◆ Objective ◆
Repeat the records below exactly, leaving out any pictures.

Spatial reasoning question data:
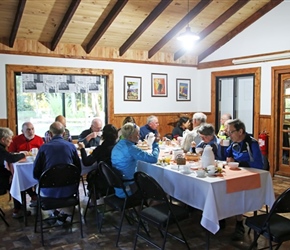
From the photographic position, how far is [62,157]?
346 cm

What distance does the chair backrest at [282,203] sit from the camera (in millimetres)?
2488

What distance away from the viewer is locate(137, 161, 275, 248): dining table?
2.82 m

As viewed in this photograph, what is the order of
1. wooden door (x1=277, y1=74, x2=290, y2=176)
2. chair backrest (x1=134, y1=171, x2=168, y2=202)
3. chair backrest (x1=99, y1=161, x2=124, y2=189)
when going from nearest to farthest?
chair backrest (x1=134, y1=171, x2=168, y2=202)
chair backrest (x1=99, y1=161, x2=124, y2=189)
wooden door (x1=277, y1=74, x2=290, y2=176)

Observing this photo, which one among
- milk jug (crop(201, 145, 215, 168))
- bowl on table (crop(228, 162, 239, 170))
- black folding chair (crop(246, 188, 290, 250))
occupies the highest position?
milk jug (crop(201, 145, 215, 168))

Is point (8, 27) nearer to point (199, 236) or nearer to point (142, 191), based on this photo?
point (142, 191)

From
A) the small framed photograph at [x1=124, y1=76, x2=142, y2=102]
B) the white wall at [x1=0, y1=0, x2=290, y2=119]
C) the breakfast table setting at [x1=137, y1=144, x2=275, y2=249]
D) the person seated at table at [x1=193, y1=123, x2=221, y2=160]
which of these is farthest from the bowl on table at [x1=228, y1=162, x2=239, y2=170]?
the small framed photograph at [x1=124, y1=76, x2=142, y2=102]

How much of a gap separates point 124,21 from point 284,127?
11.6ft

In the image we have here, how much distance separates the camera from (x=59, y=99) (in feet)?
21.0

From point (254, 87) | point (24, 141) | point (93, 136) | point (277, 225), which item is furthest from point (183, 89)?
point (277, 225)

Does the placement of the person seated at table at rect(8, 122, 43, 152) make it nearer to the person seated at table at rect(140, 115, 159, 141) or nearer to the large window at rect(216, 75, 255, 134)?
the person seated at table at rect(140, 115, 159, 141)

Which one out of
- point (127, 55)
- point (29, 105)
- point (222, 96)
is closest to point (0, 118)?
point (29, 105)

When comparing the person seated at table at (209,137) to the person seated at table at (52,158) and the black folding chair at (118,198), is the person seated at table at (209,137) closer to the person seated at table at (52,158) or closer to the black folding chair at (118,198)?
the black folding chair at (118,198)

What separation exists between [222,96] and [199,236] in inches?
183

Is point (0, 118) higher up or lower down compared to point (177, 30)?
lower down
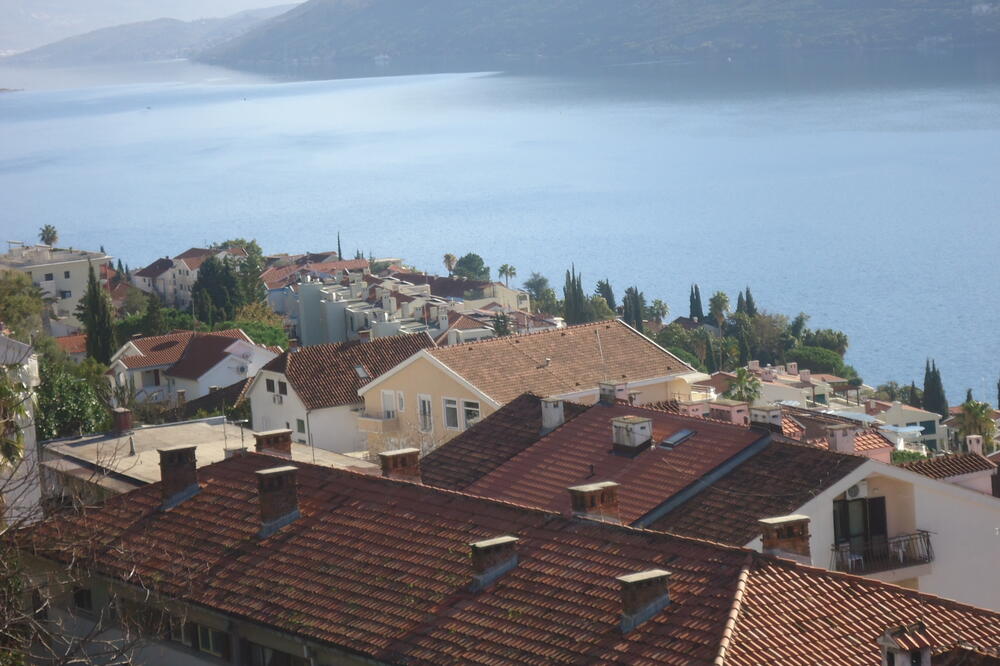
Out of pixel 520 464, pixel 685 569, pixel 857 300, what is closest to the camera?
pixel 685 569

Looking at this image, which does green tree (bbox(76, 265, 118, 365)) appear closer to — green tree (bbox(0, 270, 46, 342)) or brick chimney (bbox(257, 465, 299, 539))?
green tree (bbox(0, 270, 46, 342))

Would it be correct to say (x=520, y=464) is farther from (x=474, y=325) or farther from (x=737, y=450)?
(x=474, y=325)

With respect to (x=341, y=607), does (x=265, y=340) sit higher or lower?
lower

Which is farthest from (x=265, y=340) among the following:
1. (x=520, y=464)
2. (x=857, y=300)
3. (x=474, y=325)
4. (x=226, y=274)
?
(x=857, y=300)

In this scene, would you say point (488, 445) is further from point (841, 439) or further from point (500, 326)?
point (500, 326)

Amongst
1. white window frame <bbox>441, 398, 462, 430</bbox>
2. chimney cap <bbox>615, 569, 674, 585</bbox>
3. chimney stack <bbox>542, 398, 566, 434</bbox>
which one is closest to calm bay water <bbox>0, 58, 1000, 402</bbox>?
white window frame <bbox>441, 398, 462, 430</bbox>

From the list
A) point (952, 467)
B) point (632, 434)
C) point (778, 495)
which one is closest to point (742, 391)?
point (952, 467)
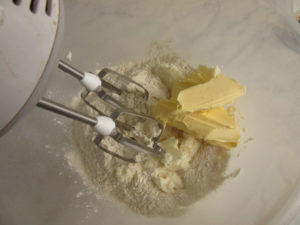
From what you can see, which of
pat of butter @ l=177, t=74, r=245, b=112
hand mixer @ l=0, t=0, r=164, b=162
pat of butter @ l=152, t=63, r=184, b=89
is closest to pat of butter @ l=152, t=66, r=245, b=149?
pat of butter @ l=177, t=74, r=245, b=112

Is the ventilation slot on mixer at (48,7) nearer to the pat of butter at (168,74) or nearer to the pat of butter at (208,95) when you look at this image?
the pat of butter at (208,95)

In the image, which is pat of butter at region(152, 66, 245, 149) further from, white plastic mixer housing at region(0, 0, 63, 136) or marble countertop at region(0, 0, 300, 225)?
white plastic mixer housing at region(0, 0, 63, 136)

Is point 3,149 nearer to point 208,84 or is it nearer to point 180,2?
point 208,84

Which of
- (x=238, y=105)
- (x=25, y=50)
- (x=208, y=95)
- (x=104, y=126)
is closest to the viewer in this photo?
(x=25, y=50)

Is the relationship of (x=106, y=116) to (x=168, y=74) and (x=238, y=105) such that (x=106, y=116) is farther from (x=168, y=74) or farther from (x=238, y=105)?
(x=238, y=105)

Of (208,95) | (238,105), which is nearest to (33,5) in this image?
(208,95)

◆ Finished task ◆
From the photographic position, how far is [62,157]?
346 cm

What distance does the chair backrest at [282,203] sit from the camera (in millimetres)?
2488

What distance away from the viewer is locate(137, 161, 275, 248): dining table?
2.82 m

As viewed in this photograph, what is the order of
1. wooden door (x1=277, y1=74, x2=290, y2=176)
2. chair backrest (x1=134, y1=171, x2=168, y2=202)
3. chair backrest (x1=99, y1=161, x2=124, y2=189)
when going from nearest to farthest?
chair backrest (x1=134, y1=171, x2=168, y2=202)
chair backrest (x1=99, y1=161, x2=124, y2=189)
wooden door (x1=277, y1=74, x2=290, y2=176)

Observing this photo, which one among
- milk jug (crop(201, 145, 215, 168))
- bowl on table (crop(228, 162, 239, 170))
- black folding chair (crop(246, 188, 290, 250))
occupies the highest position?
milk jug (crop(201, 145, 215, 168))

Is point (8, 27) nearer to point (199, 236) or nearer to point (142, 191), based on this photo?
point (142, 191)

From
A) the small framed photograph at [x1=124, y1=76, x2=142, y2=102]
B) the white wall at [x1=0, y1=0, x2=290, y2=119]
C) the breakfast table setting at [x1=137, y1=144, x2=275, y2=249]
D) the person seated at table at [x1=193, y1=123, x2=221, y2=160]
which of these is farthest from the bowl on table at [x1=228, y1=162, x2=239, y2=170]?
the small framed photograph at [x1=124, y1=76, x2=142, y2=102]

How much of a gap separates point 124,21 from point 284,127?
11.6ft

In the image we have here, how much distance separates the camera from (x=59, y=99) (in feet)?
21.0

From point (254, 87) | point (24, 141) | point (93, 136) | point (277, 225), which item is furthest from point (183, 89)?
point (277, 225)

Does the placement of the person seated at table at rect(8, 122, 43, 152) make it nearer to the person seated at table at rect(140, 115, 159, 141) or nearer to the large window at rect(216, 75, 255, 134)?
the person seated at table at rect(140, 115, 159, 141)

Which one out of
- point (127, 55)
- point (29, 105)
- point (222, 96)
is closest to point (0, 118)?
point (29, 105)

When comparing the person seated at table at (209,137) to the person seated at table at (52,158) and the black folding chair at (118,198), is the person seated at table at (209,137) closer to the person seated at table at (52,158) or closer to the black folding chair at (118,198)?
the black folding chair at (118,198)

What separation exists between [222,96] and [199,236] in inches?
183

Is point (0, 118) higher up or lower down compared to point (177, 30)?
lower down
Out of pixel 520 464, pixel 685 569, pixel 857 300, what is closest to the camera?
pixel 685 569

Looking at this image, which does green tree (bbox(76, 265, 118, 365)) appear closer to — green tree (bbox(0, 270, 46, 342)) or brick chimney (bbox(257, 465, 299, 539))?
green tree (bbox(0, 270, 46, 342))

Would it be correct to say (x=520, y=464) is farther from (x=474, y=325) or farther from (x=737, y=450)?
(x=474, y=325)

With respect to (x=341, y=607), does (x=265, y=340) sit higher or lower?
lower

Which is farthest from (x=265, y=340) among the following:
1. (x=520, y=464)
2. (x=857, y=300)
3. (x=474, y=325)
4. (x=226, y=274)
?
(x=857, y=300)

In this scene, would you say point (488, 445) is further from point (841, 439) or further from point (500, 326)?
point (500, 326)

Amongst
1. white window frame <bbox>441, 398, 462, 430</bbox>
2. chimney cap <bbox>615, 569, 674, 585</bbox>
3. chimney stack <bbox>542, 398, 566, 434</bbox>
which one is closest to calm bay water <bbox>0, 58, 1000, 402</bbox>?
white window frame <bbox>441, 398, 462, 430</bbox>

From the list
A) point (952, 467)
B) point (632, 434)
C) point (778, 495)
which one is closest to point (742, 391)?
point (952, 467)
From what you can see, which of
pat of butter @ l=177, t=74, r=245, b=112
hand mixer @ l=0, t=0, r=164, b=162
pat of butter @ l=152, t=63, r=184, b=89
is closest to pat of butter @ l=152, t=66, r=245, b=149?
pat of butter @ l=177, t=74, r=245, b=112

Is the ventilation slot on mixer at (48,7) nearer to the pat of butter at (168,74) or nearer to the pat of butter at (208,95) when you look at this image?
the pat of butter at (208,95)

In the image, which is pat of butter at region(152, 66, 245, 149) further from, white plastic mixer housing at region(0, 0, 63, 136) or marble countertop at region(0, 0, 300, 225)?
white plastic mixer housing at region(0, 0, 63, 136)

Is point 3,149 nearer to point 208,84 or is it nearer to point 180,2?
point 208,84

Which of
- (x=238, y=105)
- (x=25, y=50)
- (x=208, y=95)
- (x=104, y=126)
is closest to the viewer in this photo?
(x=25, y=50)

Is the relationship of (x=106, y=116) to (x=168, y=74) and (x=238, y=105) such that (x=106, y=116) is farther from (x=168, y=74) or farther from (x=238, y=105)?
(x=238, y=105)

Of (208,95) | (238,105), which is nearest to (33,5) in this image?
(208,95)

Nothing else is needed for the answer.